→ **WHAT YOU WILL DO**
Can you output the lines of data from the line containing "Cover for Martin" through the line containing "Corpus Christi (Meditations Of Compassion)" as a JSON list of strings, with one string per line and no blank lines? Leave the pictures out.

→ **DATA TO EXAMINE**
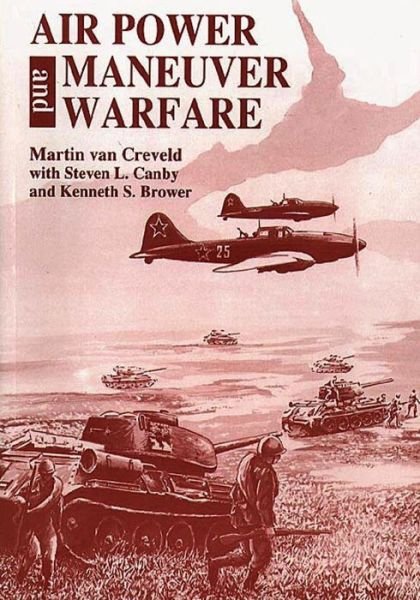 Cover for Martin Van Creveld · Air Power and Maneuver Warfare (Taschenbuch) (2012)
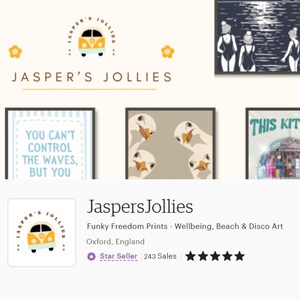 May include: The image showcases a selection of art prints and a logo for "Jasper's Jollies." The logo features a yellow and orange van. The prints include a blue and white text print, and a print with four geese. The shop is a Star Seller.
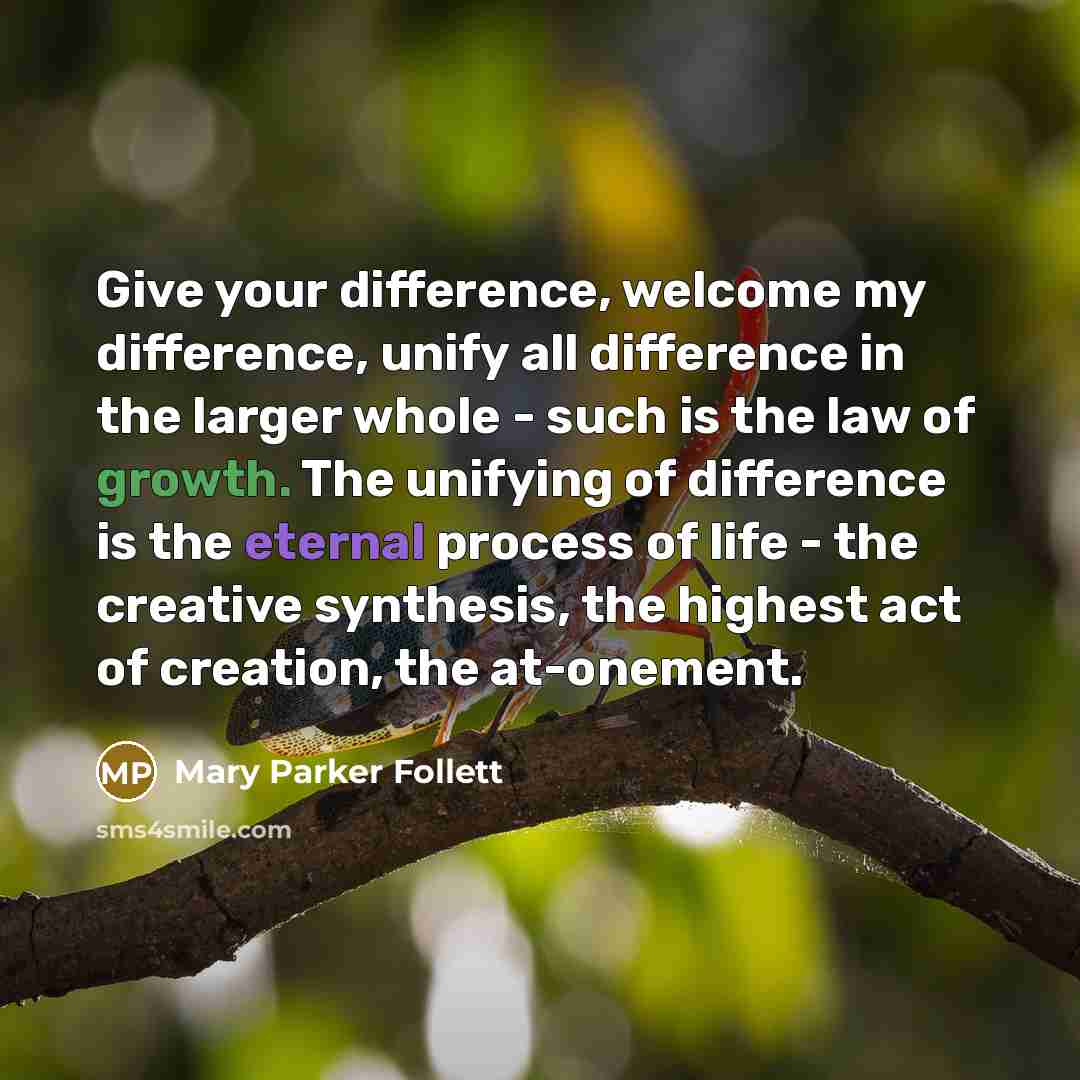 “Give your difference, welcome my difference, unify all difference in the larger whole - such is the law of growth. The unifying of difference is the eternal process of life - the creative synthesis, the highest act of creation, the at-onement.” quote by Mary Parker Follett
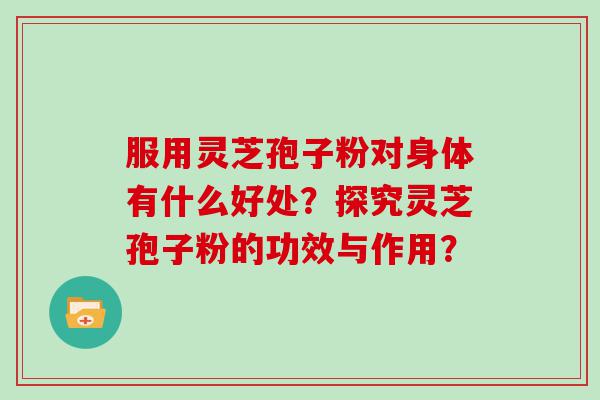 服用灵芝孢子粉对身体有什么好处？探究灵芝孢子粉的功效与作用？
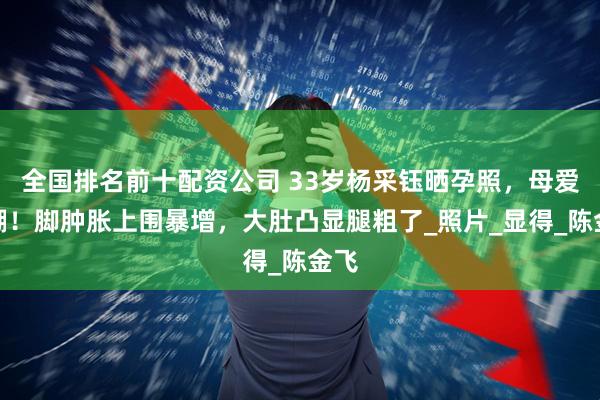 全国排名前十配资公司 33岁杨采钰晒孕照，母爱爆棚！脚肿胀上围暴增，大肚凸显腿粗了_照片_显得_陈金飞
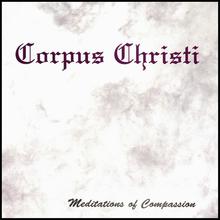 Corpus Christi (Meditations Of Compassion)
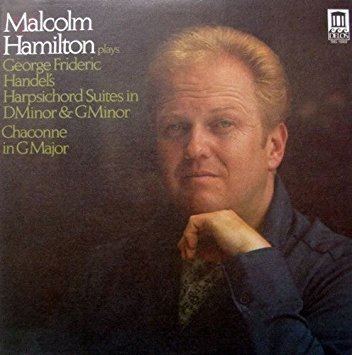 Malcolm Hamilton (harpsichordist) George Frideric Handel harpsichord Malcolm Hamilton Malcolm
---
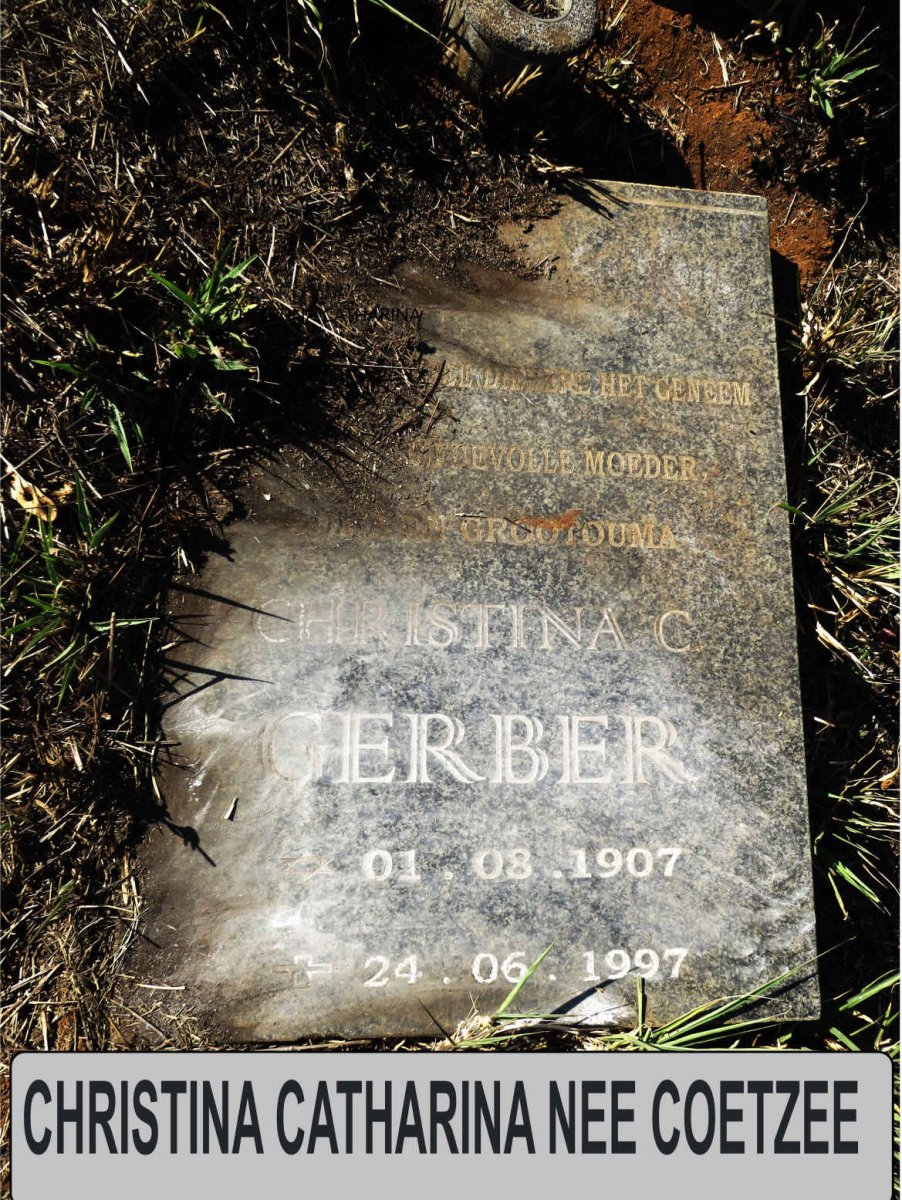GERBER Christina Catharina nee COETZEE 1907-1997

→ **OUTPUT FOR THIS TASK**
[
  " Cover for Martin Van Creveld · Air Power and Maneuver Warfare (Taschenbuch) (2012)",
  " May include: The image showcases a selection of art prints and a logo for \"Jasper's Jollies.\" The logo features a yellow and orange van. The prints include a blue and white text print, and a print with four geese. The shop is a Star Seller.",
  " “Give your difference, welcome my difference, unify all difference in the larger whole - such is the law of growth. The unifying of difference is the eternal process of life - the creative synthesis, the highest act of creation, the at-onement.” quote by Mary Parker Follett",
  " 服用灵芝孢子粉对身体有什么好处？探究灵芝孢子粉的功效与作用？",
  " 全国排名前十配资公司 33岁杨采钰晒孕照，母爱爆棚！脚肿胀上围暴增，大肚凸显腿粗了_照片_显得_陈金飞",
  " Corpus Christi (Meditations Of Compassion)"
]